→ **Given task 1**
In the reading-list notes on EPO and PCT guides, which document does the Examination Committee consider proper legal basis?

→ **Extract provided**
--

Note that the AG-IP and AG-NP are not considered as proper legal basis - see my comments here.
- Guide for Applicants - Euro-PCT Guide - Jan 2019. Either printing it yourself, or order as part of my EPO as a PCT Authority book). My version has an improved index, indications of sections amended in the last 3 years and page numbers.
Note that the EPG is not considered as proper legal basis - see my comments here.
- EPO PCT Guidelines (GL/PCT-EPO) - see here for some help in deciding which version to use. I also make a version with an improved index, indications of sections amended in the last 3 years and page numbers - it can be ordered as part of my EPO as a PCT Authority book)
The Examination Committee considers this book as proper legal basis - see my comments here.
Other books: (you decide based upon your experience answering exam questions during your preparation. If you haven't needed them yet, you probably will not need them in March)

--

→ **Given task 2**
Please transcribe everything in the records from the line containing "What distance would" down to the line containing "615 centimetres", both lines included.

→ **Recorded data**

--

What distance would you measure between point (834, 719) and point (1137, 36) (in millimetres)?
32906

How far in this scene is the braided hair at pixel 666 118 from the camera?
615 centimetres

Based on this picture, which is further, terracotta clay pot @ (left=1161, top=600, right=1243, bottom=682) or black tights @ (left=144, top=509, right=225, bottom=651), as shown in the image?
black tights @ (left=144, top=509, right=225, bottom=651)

--

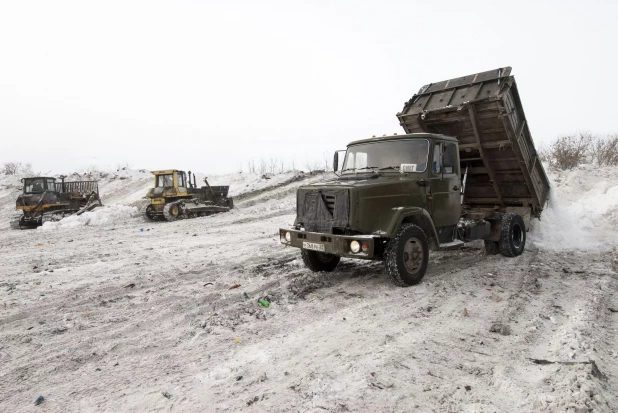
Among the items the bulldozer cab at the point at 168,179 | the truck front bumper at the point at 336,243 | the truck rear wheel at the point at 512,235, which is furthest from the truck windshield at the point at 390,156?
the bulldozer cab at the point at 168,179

--

→ **Task result 1**
The EPO PCT Guidelines (GL/PCT-EPO).

→ **Task result 2**
What distance would you measure between point (834, 719) and point (1137, 36) (in millimetres)?
32906

How far in this scene is the braided hair at pixel 666 118 from the camera?
615 centimetres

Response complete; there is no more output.